Asked where vocational training fits into the grand scheme of things, Nadine calls it a "fast-track route to developing competent finance teams" because adequately trained individuals are able to add value sooner. "So you are setting the tone for people being able to do the work in a better way, almost immediately," she says. "I think it's very undervalued in South Africa, especially in finance areas. You find vocational training in so many other fields, such as education, medicine, engineering. There's full cognisance that it needs to be integrated but in the finance field it hasn't happened that quickly."

Nadine offers insight into what she believes are some of the most pressing challenges that CFOs today face: transformation, skills availability and the changing nature of the CFO role. "Directly in their work CFOs are coping with basic matters such as optimising, cost reduction and just generally getting the finance areas done well. They are also grappling with finance transformation in the face of change and linking that to the impact that technology has on the way they work. The role of CFOs has substantially changed over the years, and today is much closer to strategy. Their numbers have to make a difference and lead to scenarios that allow the C-suite and the board to make decisions based on the facts around the numbers," she says. "Skills availability poses another challenge. There's a gap between what's being taught in education programmes and the actual practical skills that employers need. In South Africa there's a huge skills shortage around finance, especially if you think about the challenges around finance transformation and technology."

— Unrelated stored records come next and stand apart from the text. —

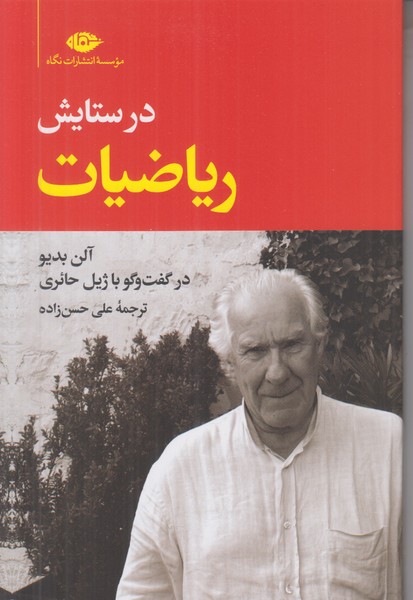 در ستایش ریاضیات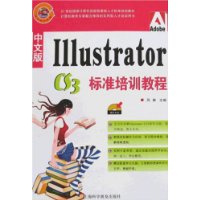 中文版I11ustrator cs3标准培训教程（上海科学普及出版社）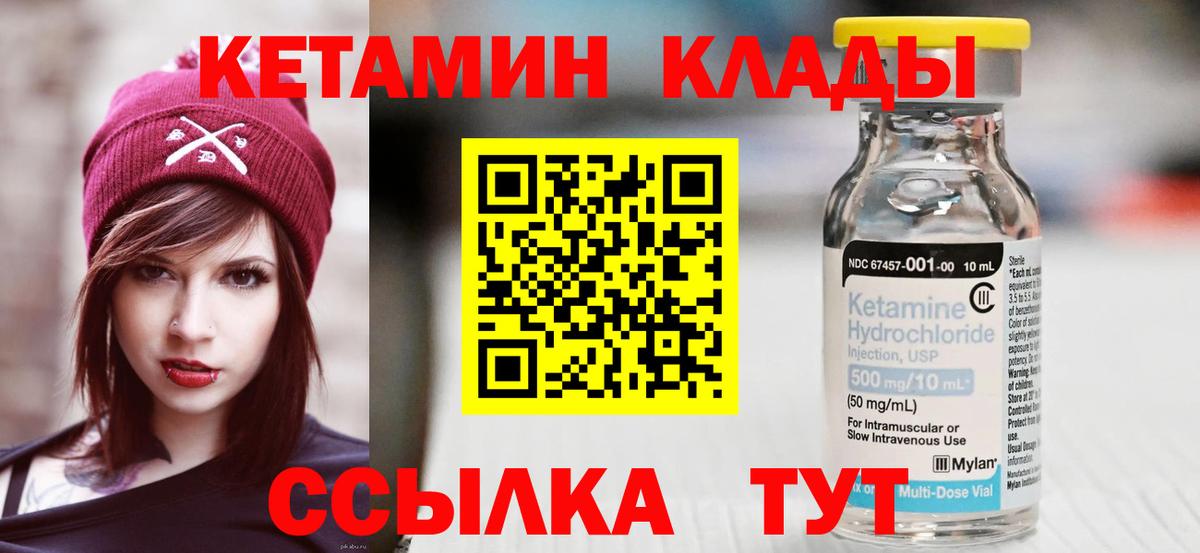 КЕТАМИН ketamine  Вход с VPN  Коломна 
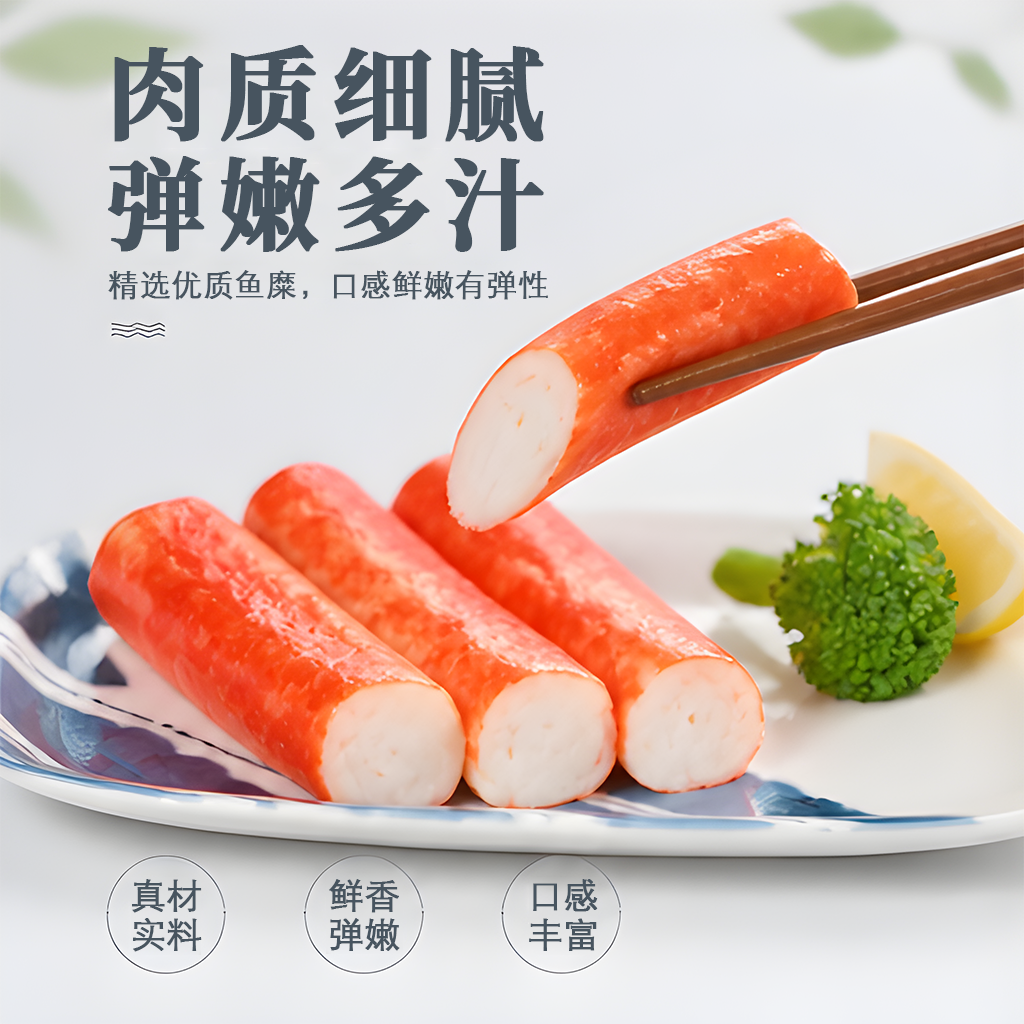 丰华模拟蟹足棒227克/袋即食蟹肉棒肉质紧实海鲜火锅关东煮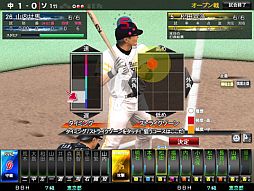 #005Υͥ/BASEBALL HEROES 2012סΥߥ塼Ȼߤǽ缡Ư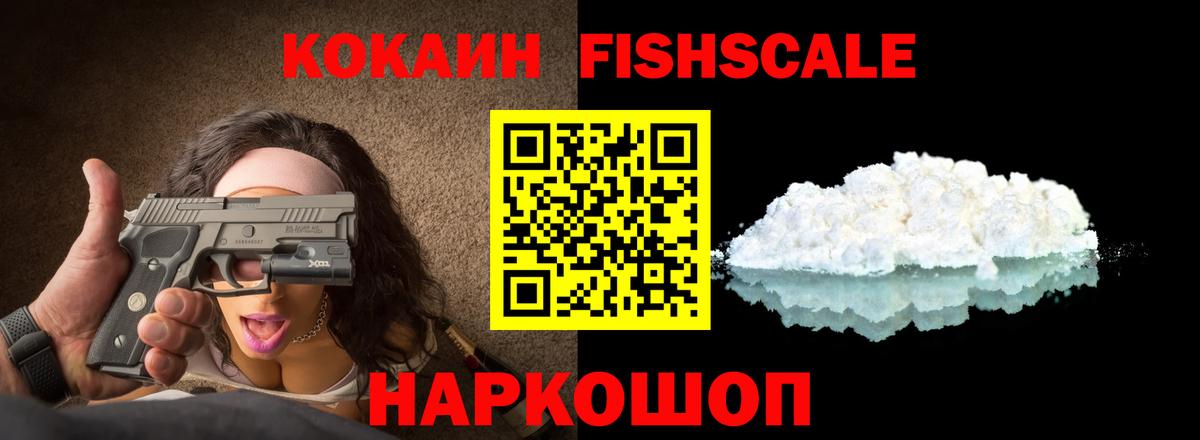 КОКАИН 97%  Cocaine 97%  Камышин  Вход с VPN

Looking to the recent past and to the future, Nadine opines that South Africa has fared well through the global financial crisis because of our regulatory structures in the financial sector. She even goes as far as to say that the country is "still number one in the world for best auditing standards". There are, however, certain areas where we can still improve, she adds. "Organisations in general in South Africa are grappling with growth, and developing adequate business models that lead to sustainable growth. Growth has to be aligned with creating a future South Africa that is equitable across all races and all professional levels. There needs to be cognisance of that - that the growth needs to reach everybody in the organisation," she says.

With regards to what CFOs can do from a leadership perspective to help their teams to blossom and grow, Nadine believes it is important that everybody is kept abreast of the organisational strategy in order to understand their role in it, as well as how their role impacts decision-making. In this regard, mentoring and sharing knowledge and experience becomes critical, she says: "I think we need to be looking at the younger generation as willing to develop. There's a 'good opportunity to grow your own timber', as the saying goes. CFOs need to look beyond compliance and onto the impact of the work they are doing in general, as well as on business objectives."

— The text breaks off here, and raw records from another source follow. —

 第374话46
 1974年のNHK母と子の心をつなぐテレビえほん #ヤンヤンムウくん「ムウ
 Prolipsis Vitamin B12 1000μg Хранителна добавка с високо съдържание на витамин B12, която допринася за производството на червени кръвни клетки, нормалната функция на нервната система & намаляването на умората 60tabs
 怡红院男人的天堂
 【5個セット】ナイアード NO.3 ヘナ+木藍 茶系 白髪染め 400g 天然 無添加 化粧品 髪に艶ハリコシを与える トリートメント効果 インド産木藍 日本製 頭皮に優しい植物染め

Right, Nadine Kater and Dumisani Dlamini of the NAC

The rest of 2016 looks to be busy for AAT. According to Nadine, the organisation has a 2020 vision and is currently keenly focused on creating sustainable membership growth, as well as further developing the brand of the accounting technician. "We want employers to see the value of the accounting technician," she says. AAT has also started professionalising the public sector, Nadine adds, and has developed a unique qualifications offering for this sector. "We feel there's great opportunity to change the public sector, which will add value to the economy together," she explains.

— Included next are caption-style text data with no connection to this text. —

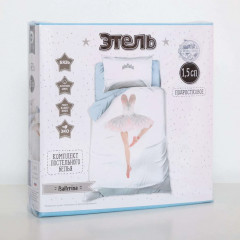 Комплект постельного белья «Best dancer» - Фото 4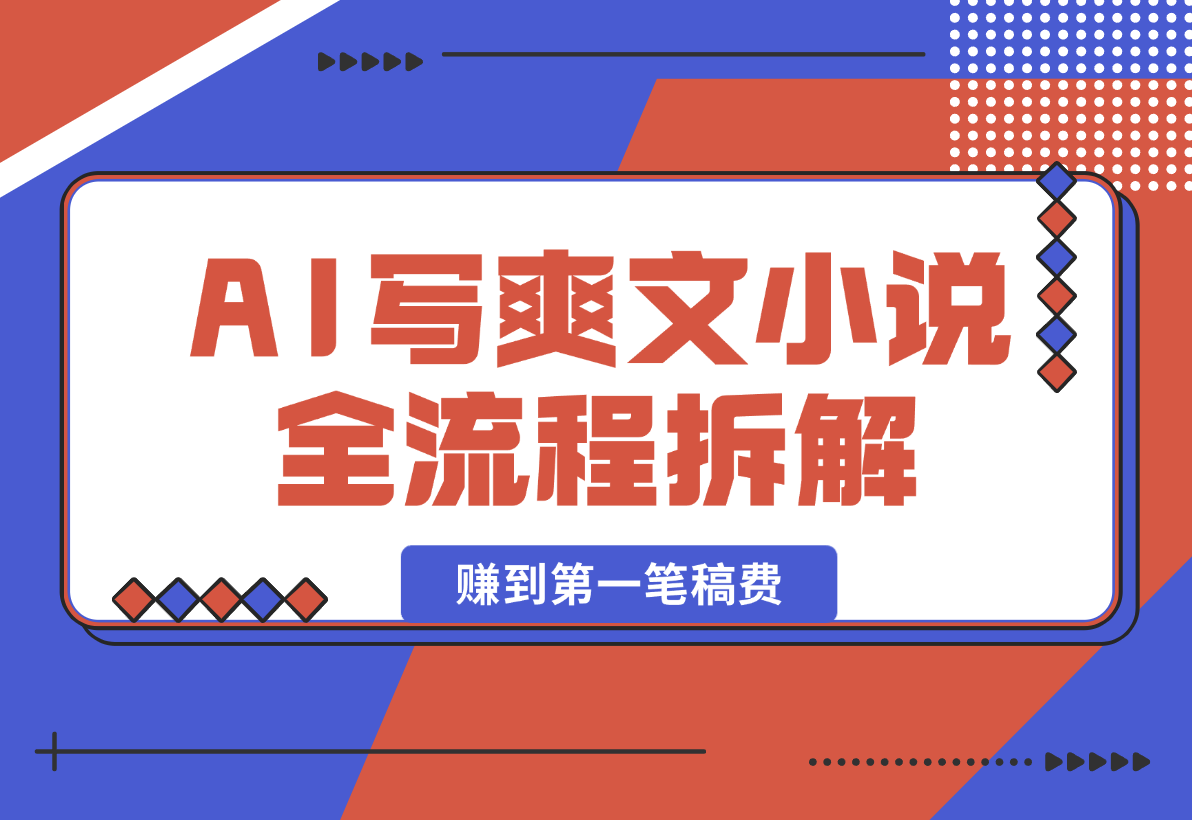 用AI写爽文小说 赚到第一笔小说稿费的故事 全文拆解思路和流程-梧桐有术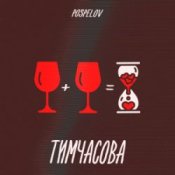 Обложка Pospelov – Тимчасова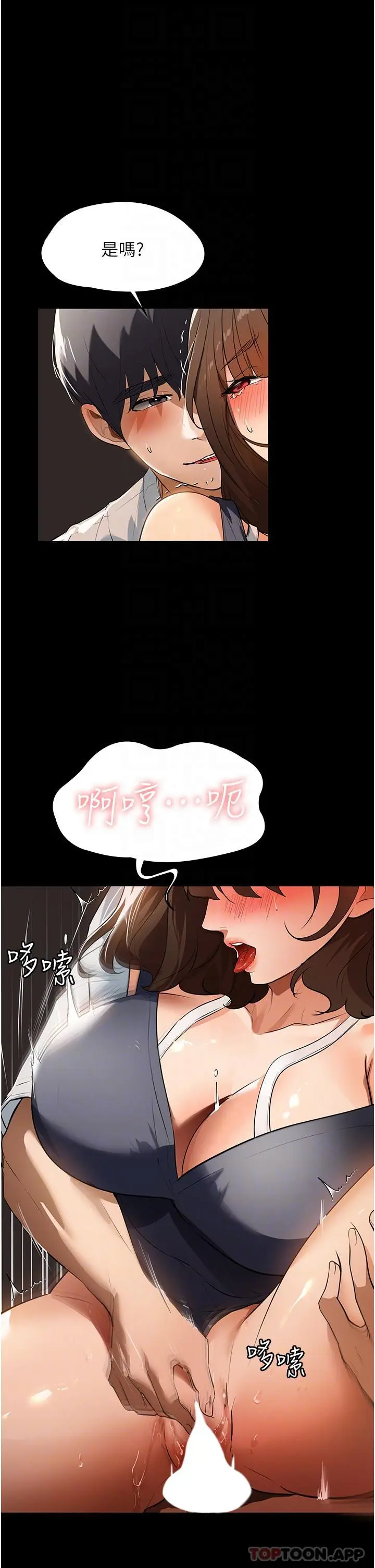 漫画《家政妇小姐姐》第13话第10张图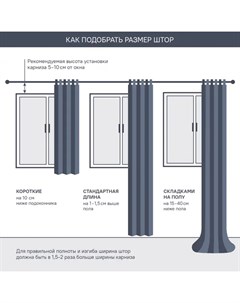 Штора на ленте Замша 160x260 см полиэстер однотон цвет бежевый Amore mio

"If we can get financial management right at government level we'll see reduced levels of corruption and government may well become an employer of choice. Ensuring that the country manages taxpayers' money in a consolidated way should lead to better service delivery and more confidence in government implementing the objectives and plans."

Asked what she wishes CFOs knew about AAT(SA) or better understood about the organisation, Nadine is quick to answer: "For them to understand that developing their finance support staff can have an immediate return on investment for the business and the strategic business objectives."